Etwa 200 Besucher waren am Freitagabend in den Saal des früheren Stifts gekommen, um sich über die Situation in der Gemeinde zu informieren. Knapp formuliert: Sie erfuhren, dass es in Auerbach finanziell nicht rosig aussieht und auch, warum es so gekommen ist. Sie konnten aber an diesem Abend auch einen Silberstreif am Horizont ausmachen: "Ab 2021 wird sich die finanzielle Lage entspannen", gab Kämmerin Simone Gerber einen optimistischen Ausblick.

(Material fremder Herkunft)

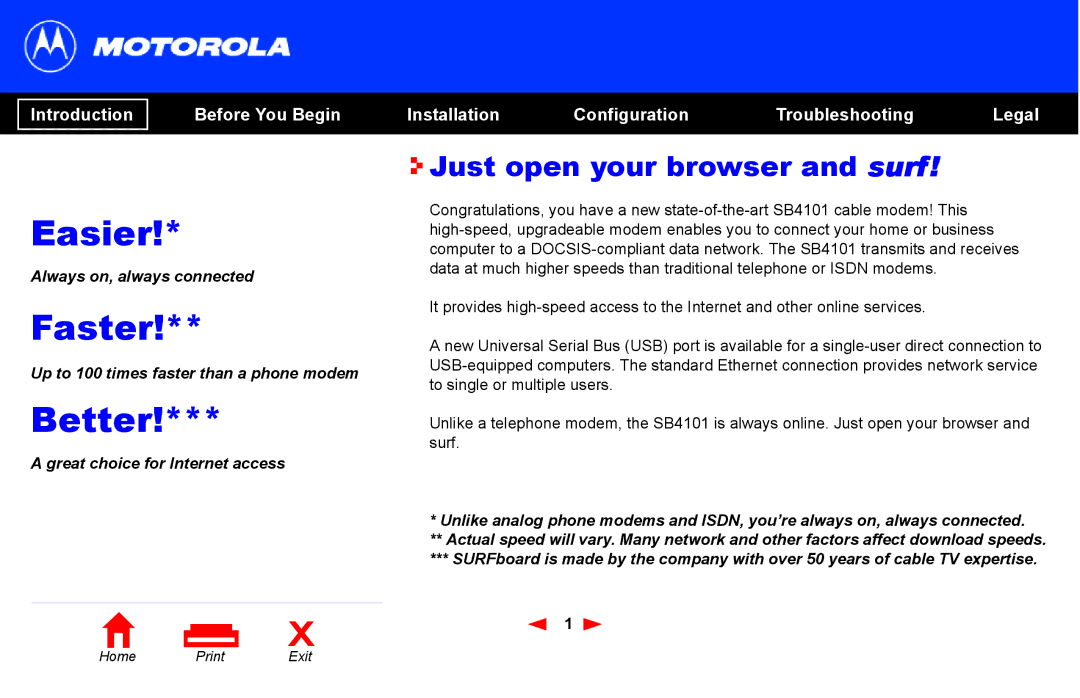 Motorola SB4101 manual Better, Just open your browser and surf 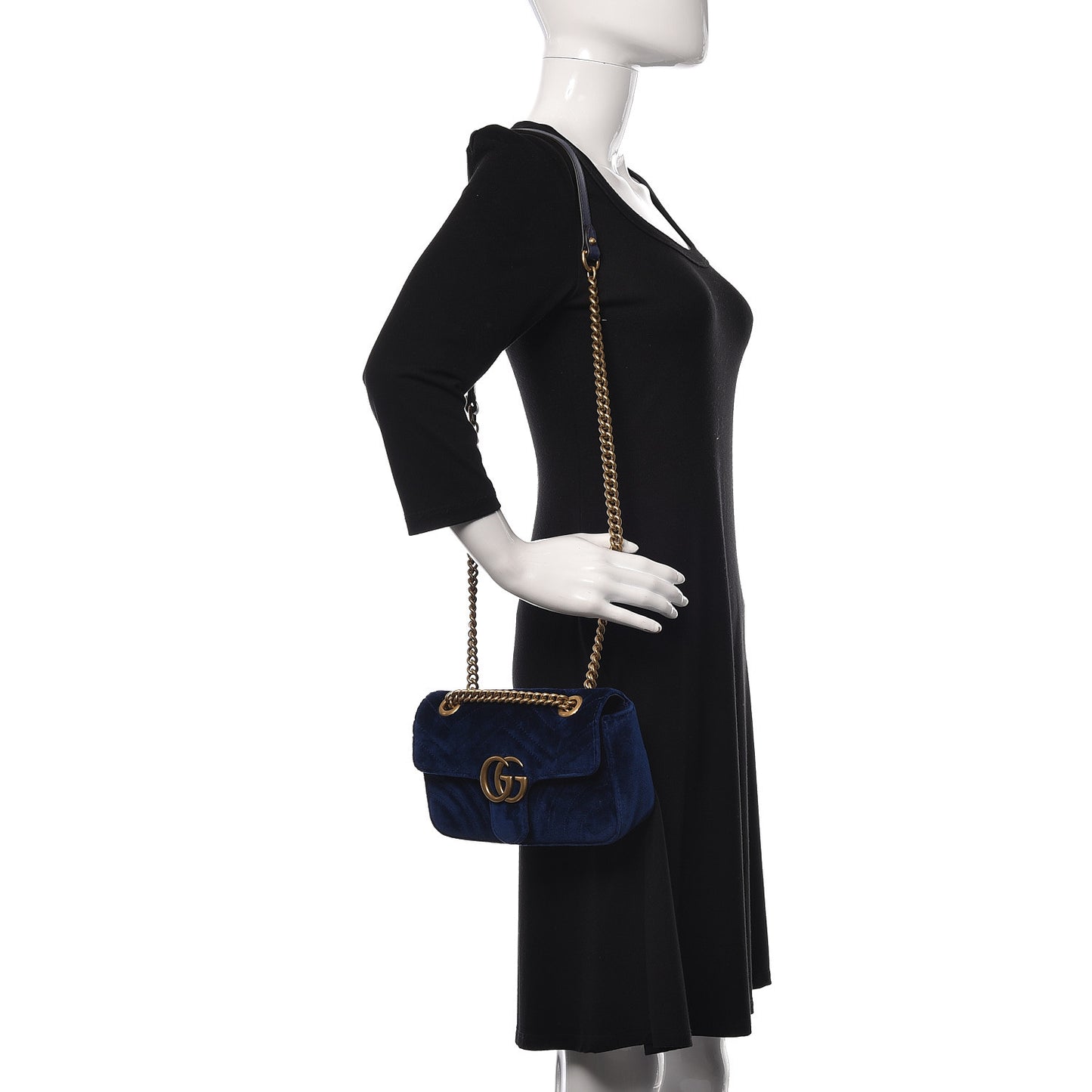 Velvet Matelasse Mini GG Marmont Shoulder Bag Cobalt Blue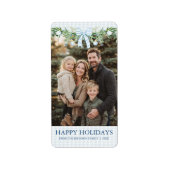 Whimsical Grandmillenial Blue Bow Family Photo Etiket (Voorkant)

Zuvor hatte sie erklärt, dass ein 2019 aufgebautes Defizit in der Gemeindekasse noch mit liquiden Mitteln gedeckt werden konnte, das Jahr 2020 aber "mit 400.000 Euro minus abschließen wird". Woher dann der Optimismus für 2021? Der ist schlicht in der strategischen Neuausrichtung der 100-prozentigen Gemeindetochter Wohnungsgesellschaft Auerbach (WGA) begründet. Heißt: Alle öffentlich genutzten Gebäude wie die Schulen oder das Rathaus sollen wieder an die Gemeinde zurückübertragen, alle WGA-Wohngebäude verkauft werden. Für Letzteres gibt es verschiedene Kriterien, sodass nach jetzigem Stand vier der Häuser an Mieter, der Großteil an andere Wohnungsgesellschaften gehen werden. Wenn diese Strategie umgesetzt wird, spült sie über die Verkaufserlöse nicht nur Geld in die Kasse, die Gemeinde als Eigentümer der öffentlichen Gebäude wird künftig auch in die Lage versetzt, den Instandhaltungsrückstau in diesen Häusern mithilfe von Fördermitteln abzuarbeiten.

Dass es konkret zur finanziellen Situation der Gemeinde und auch zur WGA kaum Fragen aus den Besucherreihen gab, lag wohl am Aufbau der Veranstaltung. Denn im ersten Tagesordnungspunkt gab es durch den Fraktionsvorsitzenden der CDU, Udo Ruttloff, eine Art Einführung in kommunales Haushalts-Grundwissen - an konkreten Auerbacher Zahlen. Und BVA-Fraktionsmitglied Dieter Herold erklärte Hintergrund und Auswirkungen der WGA-Neuausrichtung. Danach war wohl allen klar, dass es einerseits im Haushalt keine "Schiebemasse" mehr gibt und das Geld größtenteils für Pflichtaufgaben wie die Schulen drauf geht, und es andererseits für die WGA-Neuausrichtung keine Alternativen gibt.

Apropos Pflichtaufgaben: Auf die ging Ifa-Fraktionschef Ulf Lange ein, als er Entwicklungen für den Ort aufzeigte. "Für Utopien gibt es keinen Spielraum, der Gürtel muss eng geschnallt werden", sagte er, wies aber zugleich auf die große Chance hin, die der Ort habe: Man sei leider kein Industriedorf mehr, nun gelte es, sich zu einem Wohnstandort zu entwickeln. Und da habe man mit den beiden Schulen und der Kita, dem Supermarkt und dem Sportkomplex durchaus Positives vorzuzeigen. Das seien Vorzüge, auf die man stolz sein könne.

Die Fragen und Hinweise der Auerbacher zielten letztendlich überwiegend auf Wanderwege, das frühere Bahnhofsgebäude, das Umfeld des Sportplatzes oder Probleme bei der Straßenbeleuchtung. Bürgermeister Horst Kretzschmann (parteilos) und die Räte konnten nicht alle Fragen sofort klären, nahmen sie aber als Aufgabe mit. Und: Der Bahnhof beziehungsweise die Idee einer Begegnungsstätte dort werden schon in der nächsten Ratssitzung Thema sein.